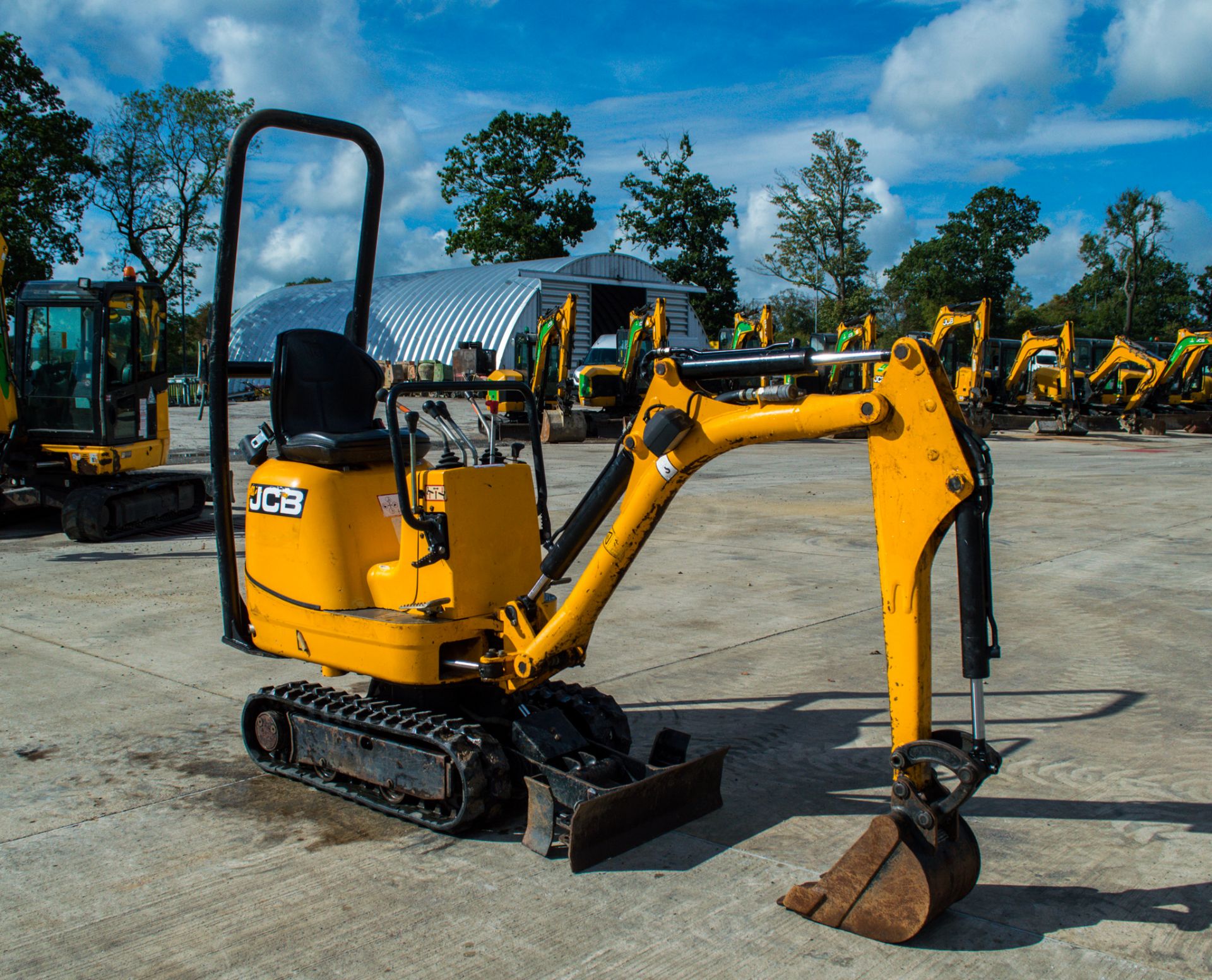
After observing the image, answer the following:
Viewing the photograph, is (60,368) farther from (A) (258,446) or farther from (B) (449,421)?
(B) (449,421)

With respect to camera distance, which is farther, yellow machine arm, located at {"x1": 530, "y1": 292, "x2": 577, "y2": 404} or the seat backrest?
yellow machine arm, located at {"x1": 530, "y1": 292, "x2": 577, "y2": 404}

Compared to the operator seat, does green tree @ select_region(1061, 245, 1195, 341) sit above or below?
above

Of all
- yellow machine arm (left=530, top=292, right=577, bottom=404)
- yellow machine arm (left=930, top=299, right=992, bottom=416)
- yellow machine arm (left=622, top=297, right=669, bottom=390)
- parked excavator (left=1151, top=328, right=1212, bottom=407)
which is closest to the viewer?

========================================

» What to do
Render the lines from the one containing "Compared to the" through the end of the entries as a Markdown table with the columns Row and Text, numbering each line and omitting blank lines.

» Full answer
| Row | Text |
|---|---|
| 1 | Compared to the operator seat, does green tree @ select_region(1061, 245, 1195, 341) sit above or below? |
| 2 | above |
| 3 | Of all |
| 4 | - yellow machine arm (left=530, top=292, right=577, bottom=404) |
| 5 | - yellow machine arm (left=930, top=299, right=992, bottom=416) |
| 6 | - yellow machine arm (left=622, top=297, right=669, bottom=390) |
| 7 | - parked excavator (left=1151, top=328, right=1212, bottom=407) |
| 8 | which is closest to the viewer? |